Shaban et al. [26] proposal has limited success with the EyePACS database and failed with Messidore-2 to classify severe class (S) (see Fig. 11). It obtained an F1 score of 0.930 and an accuracy of 93.98% on the Kaggle EyePACS database.

Fig. 11
figure 11

The best outcomes of SVM using ULBPEZ on Messidor-2 and EyePACS databases with grouping as Shaban et al. (2020) [26] proposal using SVM

Comparison with other ultramodern techniques

The proposed method ULBPEZ applies the uniform LBP mapping features without performing any image segmentation step. It reduces the size of the features to a very small size. The achieved results outperform the results of comparable ultramodern techniques. To the best of the author’s knowledge, no other system analyses the texture of the retina background and detects DR without image segmentation. The proposed feature extraction method is novel and superior in producing very small feature sizes and it may be the best in its results scores compared with others that used the same database (Ramachandran et al. [17]; Johari et al. [20]; Lam et al. [21]; Usman et al. [30]; David et al. [22]; Gargeya and Leng [23]).

Some of these researchers (Ramachandran et al. [17]; Usman et al. [30]; David et al. [22]; Gargeya and Leng [23]) are using deep learning classifiers, feeding the deep learning classifiers with the image directly after some pre-processing. Table 7 summarises the performance, method, and database information of DR detection systems compared to the proposed method. This work showed that reliable computer diagnosis of DR could be accomplished for diabetics using robust enhancement steps and ULBPEZ.

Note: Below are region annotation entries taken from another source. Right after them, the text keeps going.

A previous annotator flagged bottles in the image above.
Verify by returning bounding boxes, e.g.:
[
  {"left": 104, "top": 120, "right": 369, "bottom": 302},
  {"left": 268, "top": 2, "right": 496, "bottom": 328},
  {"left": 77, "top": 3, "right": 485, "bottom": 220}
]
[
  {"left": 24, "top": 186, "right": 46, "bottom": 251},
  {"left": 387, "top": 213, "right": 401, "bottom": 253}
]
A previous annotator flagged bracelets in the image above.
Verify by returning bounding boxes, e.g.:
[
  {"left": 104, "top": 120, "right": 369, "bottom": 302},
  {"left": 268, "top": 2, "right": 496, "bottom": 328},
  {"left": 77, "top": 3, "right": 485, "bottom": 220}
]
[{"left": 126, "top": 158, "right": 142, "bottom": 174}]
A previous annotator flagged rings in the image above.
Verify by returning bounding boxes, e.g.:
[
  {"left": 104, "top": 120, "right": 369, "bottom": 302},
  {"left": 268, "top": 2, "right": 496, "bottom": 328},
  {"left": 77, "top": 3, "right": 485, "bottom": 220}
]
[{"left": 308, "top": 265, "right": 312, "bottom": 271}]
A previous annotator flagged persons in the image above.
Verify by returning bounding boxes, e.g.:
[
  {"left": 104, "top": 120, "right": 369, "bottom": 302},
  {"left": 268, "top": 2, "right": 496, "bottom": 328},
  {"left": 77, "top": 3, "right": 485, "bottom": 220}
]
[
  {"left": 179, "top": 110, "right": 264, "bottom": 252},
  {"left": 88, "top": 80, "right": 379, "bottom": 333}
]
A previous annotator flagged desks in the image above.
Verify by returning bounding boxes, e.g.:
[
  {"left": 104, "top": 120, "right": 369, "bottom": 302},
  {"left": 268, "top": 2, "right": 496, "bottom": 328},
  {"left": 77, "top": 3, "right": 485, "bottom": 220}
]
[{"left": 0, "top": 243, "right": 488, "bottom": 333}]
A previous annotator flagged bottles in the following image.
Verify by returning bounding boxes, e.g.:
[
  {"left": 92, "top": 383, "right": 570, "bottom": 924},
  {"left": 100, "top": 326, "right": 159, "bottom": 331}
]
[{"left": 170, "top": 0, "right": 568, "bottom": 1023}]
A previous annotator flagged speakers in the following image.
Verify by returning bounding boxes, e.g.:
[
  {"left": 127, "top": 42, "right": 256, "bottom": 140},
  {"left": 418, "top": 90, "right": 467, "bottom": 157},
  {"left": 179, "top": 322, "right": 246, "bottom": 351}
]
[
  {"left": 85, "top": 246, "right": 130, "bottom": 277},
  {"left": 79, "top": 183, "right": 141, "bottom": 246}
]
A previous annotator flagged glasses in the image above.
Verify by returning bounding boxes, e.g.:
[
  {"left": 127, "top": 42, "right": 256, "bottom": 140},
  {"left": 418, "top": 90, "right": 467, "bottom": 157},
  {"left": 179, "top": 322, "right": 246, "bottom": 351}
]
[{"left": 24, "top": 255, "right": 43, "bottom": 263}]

Table 7 Performances of existing DR detection methods

Conclusion

In this paper, a new method for feature extraction from fundus images is presented and evaluated on the Messidor-2 and EyePACS databases for DR detection and grading. The proposed method differs from those in the literature in terms of the method of pre-processing and its novel technique to extract features. Compared to ultramodern feature extraction methods, the proposed method is superior to other methods as revealed by its small feature vector and its high score of accuracy and sensitivity. The used technique proved excellent for differentiating the normal and abnormal fundus image. The proposed system partially and incorrectly classifies severe NPDR, and PDR. Regrouping the DR grades into new grading (0: no DR, 1: mild, 5: moderate, severe NPDR, and PDR) enhances the outcome of grading and it differentiates excellence among the new grading 0, 1, 5. The differences in results between Messidore-2 and EyePACS databases due to differences in the quality of their images prove that we could get a high-performance DR diagnosing system if we could fix the quality of the fundus image by fixing all surrounding conditions (lighting, camera specification, focus, and exposure). Researchers should give more effort to the improvement of retinal fundus images for good DR screening. The proposed system outperforms the state of the artwork. The proposed CNN model performs better than SVM.